Petitions for review challenge whether cost allocations made by FERC are “just and reasonable” under the Federal Power Act, and whether FERC's decisions were “arbitrary and capricious” under the Administrative Procedure Act. The petitions involve thirteen cases against twenty FERC orders, with multiple parties and complex procedural histories. The Federal Power Act mandates that FERC regulate rates for interstate electricity transmission to ensure they reflect actual costs incurred, adhering to a cost-causation principle. FERC must approve new rates and can investigate existing rates for unfairness or undue discrimination.
The petitions stem from the relationships among utilities and the FERC-sanctioned method by which PJM allocates costs for major infrastructure projects in the mid-Atlantic region. PJM coordinates electricity transmission from North Carolina to New Jersey, with PSE&G being the primary provider in northern New Jersey. The interconnected PJM and New York Independent System Operator (NYISO) grids facilitate significant electricity flow across state lines. A key element of the case involves a "wheeling agreement" established in the 1970s between PSE&G and ConEd, which was solidified in a 2009 settlement allowing for the exchange of 1,000 megawatts of electricity, enabling efficient service delivery in New York City without constructing new transmission infrastructure.
Electricity prices on the PJM and NYISO grids can differ, leading to the establishment of merchant transmission facilities like Linden VFT, LLC and Hudson Transmission Partners, LLC, which take advantage of these price disparities by rerouting electricity from New Jersey to New York for profit. These facilities hold firm transmission withdrawal rights, allowing them to extract a specified quantity of electricity from the PJM grid at nearly any time.

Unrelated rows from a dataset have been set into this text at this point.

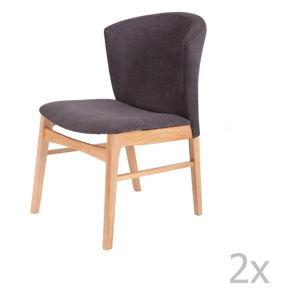 Sada 2 tmavě šedých jídelních židlí se světle hnědým podnožím z kaučukovníkového dřeva sømcasa Mara
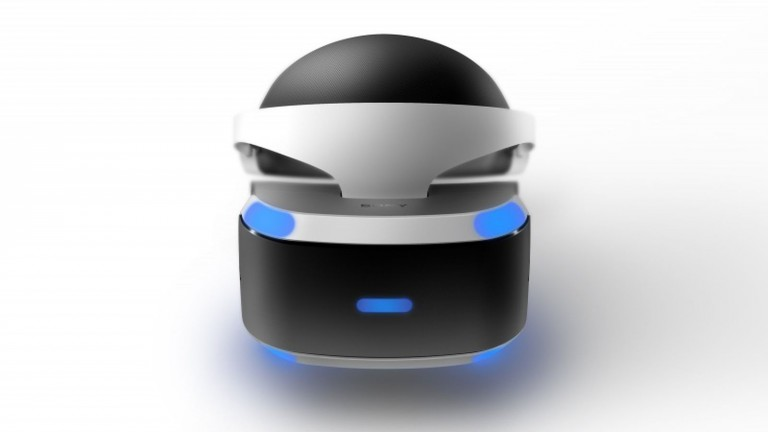 playstation vr la r alit virtuelle au c ur de la. Black Bedroom Furniture Sets. Home Design Ideas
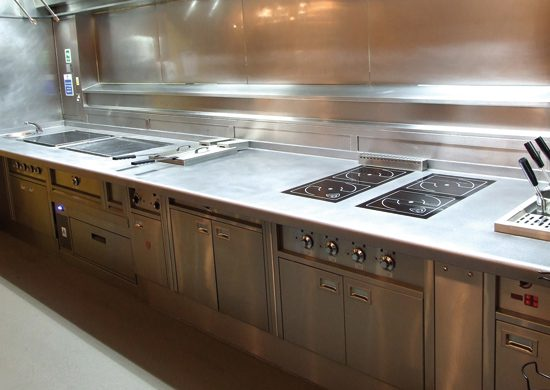 Hygienic Commercial Kitchen Cook Suites   After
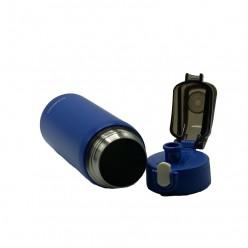 Термопляшка CASNO 450 мл KXN-6065 Синя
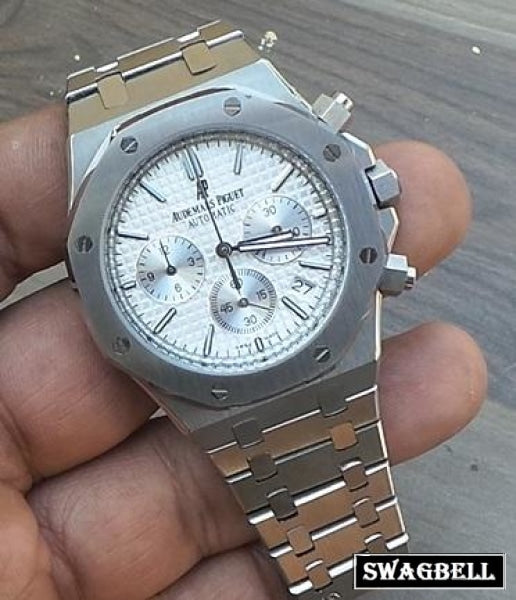 Audemars Piguet Royal Oak Chronograph Mens Watch - 3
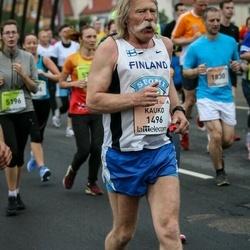 The 26th Lattelecom Riga Marathon - Kauko Isomäki (1496)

PJM is responsible for coordinating the development of the mid-Atlantic grid and allocating costs for major improvements among its utilities.
In 2011, FERC's Order No. 1,000 mandated that each planning region establish a method for allocating costs of new transmission projects, requiring adherence to specific principles, including cost causation (Principle 1) and limiting cost assignment to parties within the project’s planning region unless otherwise agreed (Principle 4). PJM developed an ex ante cost allocation method under this order, incorporated into its Open Access Transmission Tariff, which allocates costs for grid reliability projects using a flow-based method known as solution-based distribution-factor analysis (DFAX). This method distributes costs based on utility usage over time and models electricity flow at peak load, assigning costs proportionally among utilities in various PJM grid zones.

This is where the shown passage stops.